Colorado High-Country Commissioners Recognize the Connection Between Short-Term Rentals and the Workforce Housing Crisis
If you live in Grand County full time, have a second home, visit when possible, or are considering investing in a property, it's more than likely you've heard conversations around the shortage of housing for the local workforce. Grand County is not an outlier in mountain communities--workforce housing has become scarce throughout Colorado's high country. While the factors that contribute to the erosion of worker housing in the Rocky Mountains are numerous, many point to the exponential increase in short-term rentals (STRs) such as those listed on Airbnb as potential catalysts.
While our communities are beyond grateful for the revenue produced by tourism, the ability to live in Grand County while working a job that provides services for those utilizing short-term and other vacation rentals has become significantly less attainable in the past few years. It's an issue that mountain counties across Colorado are working to address, whether it be in providing funds to construct attainable housing or offering incentives to homeowners to offer long-term rentals similar to the Town of Winter Park's Short-Term Fix and Summit County's Lease to Locals initiatives.
AIRBNB REPORT & COMMISSIONER RESPONSE
Airbnb recently released a report that paints Colorado short-term rentals as solely beneficial to the economy with no correlation between Airbnb STRs and issues with workforce housing. However, a group of 15 commissioners from seven mountain counties across Colorado (all members of the Colorado Association of Ski Towns) have taken clear and vocal issue with Airbnb's report. A response to the report from commissioners in Eagle, Grand, Gunnison, Pitkin, Routt, San Miguel and Summit counties reads: “Airbnb narrowly focused on positive impacts, and facts appear selected to craft a story that is not entirely true, especially when it comes to negative impacts created by the STR industry,” Statistics to do not always paint a full story, and those in the Airbnb report fail to address several negative impacts of the influx of STRs in our valley, a strategy that allows the data to tell a story that suits their desire for profitability without affecting others. In other words, these elected officials are indicating that the data in the report is, in Summit County Commissioner Sandra Pogue's words, cherry-picked as a "fairly standard piece of industry marketing."

=== Source data ===
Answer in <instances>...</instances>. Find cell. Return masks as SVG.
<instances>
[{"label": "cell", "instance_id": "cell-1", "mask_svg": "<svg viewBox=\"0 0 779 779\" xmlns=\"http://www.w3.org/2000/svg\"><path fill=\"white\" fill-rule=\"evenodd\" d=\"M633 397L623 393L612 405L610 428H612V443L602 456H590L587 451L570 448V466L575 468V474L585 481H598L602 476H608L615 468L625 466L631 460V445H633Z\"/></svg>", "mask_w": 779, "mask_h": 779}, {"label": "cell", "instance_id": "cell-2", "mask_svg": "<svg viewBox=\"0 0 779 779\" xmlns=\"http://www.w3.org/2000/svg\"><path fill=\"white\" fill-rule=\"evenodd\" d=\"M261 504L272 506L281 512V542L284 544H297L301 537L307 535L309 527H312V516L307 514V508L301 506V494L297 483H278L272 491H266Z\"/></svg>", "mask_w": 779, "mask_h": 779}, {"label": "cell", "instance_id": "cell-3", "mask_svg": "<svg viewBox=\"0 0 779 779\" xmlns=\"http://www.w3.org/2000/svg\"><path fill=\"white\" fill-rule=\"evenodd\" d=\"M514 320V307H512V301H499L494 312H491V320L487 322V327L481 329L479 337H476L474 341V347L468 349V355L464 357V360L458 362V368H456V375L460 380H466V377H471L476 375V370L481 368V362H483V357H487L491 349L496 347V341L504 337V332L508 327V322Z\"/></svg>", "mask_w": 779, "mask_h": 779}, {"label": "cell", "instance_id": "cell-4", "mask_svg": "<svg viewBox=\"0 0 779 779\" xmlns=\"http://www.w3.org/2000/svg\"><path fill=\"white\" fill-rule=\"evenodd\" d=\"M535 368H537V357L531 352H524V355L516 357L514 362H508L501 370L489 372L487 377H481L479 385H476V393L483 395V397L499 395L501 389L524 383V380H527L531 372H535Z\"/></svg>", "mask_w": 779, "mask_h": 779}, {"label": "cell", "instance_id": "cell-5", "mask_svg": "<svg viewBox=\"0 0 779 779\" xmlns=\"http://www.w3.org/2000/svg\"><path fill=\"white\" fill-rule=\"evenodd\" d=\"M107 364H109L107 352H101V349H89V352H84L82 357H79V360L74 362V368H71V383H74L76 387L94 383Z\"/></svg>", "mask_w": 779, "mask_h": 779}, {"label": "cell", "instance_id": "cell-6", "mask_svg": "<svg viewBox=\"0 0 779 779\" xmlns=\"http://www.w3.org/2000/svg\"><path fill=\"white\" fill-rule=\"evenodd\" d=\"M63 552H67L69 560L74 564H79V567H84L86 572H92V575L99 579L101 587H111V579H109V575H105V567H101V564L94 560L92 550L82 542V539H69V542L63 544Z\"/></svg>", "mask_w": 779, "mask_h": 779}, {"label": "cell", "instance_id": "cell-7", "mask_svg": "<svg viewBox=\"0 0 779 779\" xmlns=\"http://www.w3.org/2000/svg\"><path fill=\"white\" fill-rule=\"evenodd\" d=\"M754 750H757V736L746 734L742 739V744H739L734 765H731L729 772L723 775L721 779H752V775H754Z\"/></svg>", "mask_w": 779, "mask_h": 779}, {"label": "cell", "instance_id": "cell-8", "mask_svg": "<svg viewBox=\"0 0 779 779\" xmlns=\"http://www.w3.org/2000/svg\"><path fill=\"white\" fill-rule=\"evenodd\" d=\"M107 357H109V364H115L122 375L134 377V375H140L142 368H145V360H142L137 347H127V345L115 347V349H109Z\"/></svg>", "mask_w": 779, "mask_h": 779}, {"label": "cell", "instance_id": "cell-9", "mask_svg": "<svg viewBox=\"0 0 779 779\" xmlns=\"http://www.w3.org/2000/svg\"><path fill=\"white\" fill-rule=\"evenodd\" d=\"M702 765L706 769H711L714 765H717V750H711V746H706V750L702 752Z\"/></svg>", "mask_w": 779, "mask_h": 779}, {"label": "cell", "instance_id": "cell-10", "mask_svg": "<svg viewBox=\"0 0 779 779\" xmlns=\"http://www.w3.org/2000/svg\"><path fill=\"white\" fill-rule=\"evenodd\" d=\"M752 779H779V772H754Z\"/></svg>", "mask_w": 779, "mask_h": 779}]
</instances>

=== Task requirements ===
1. In the article on short-term rentals and workforce housing, rewrite the paragraph beginning "While our communities are beyond grateful" as a short bulleted list that keeps its main facts.
2. Answer these questions using the article on short-term rentals and workforce housing:
(a) Which town runs the initiative called Short-Term Fix?
(b) How many commissioners objected to Airbnb's report, and how many counties did they come from?
(c) Who called the report a "fairly standard piece of industry marketing"?

=== Answers by task ===
1.
- Grand County's communities are grateful for tourism revenue.
- In the past few years, it has become much harder to live in Grand County while working a job that serves people using short-term and other vacation rentals.
- Mountain counties across Colorado are working to address the problem.
- Their efforts include funding the construction of attainable housing.
- They also include incentives for homeowners to offer long-term rentals, such as the Town of Winter Park's Short-Term Fix and Summit County's Lease to Locals initiatives.

2.
(a) The Town of Winter Park.
(b) 15 commissioners from seven mountain counties.
(c) Summit County Commissioner Sandra Pogue.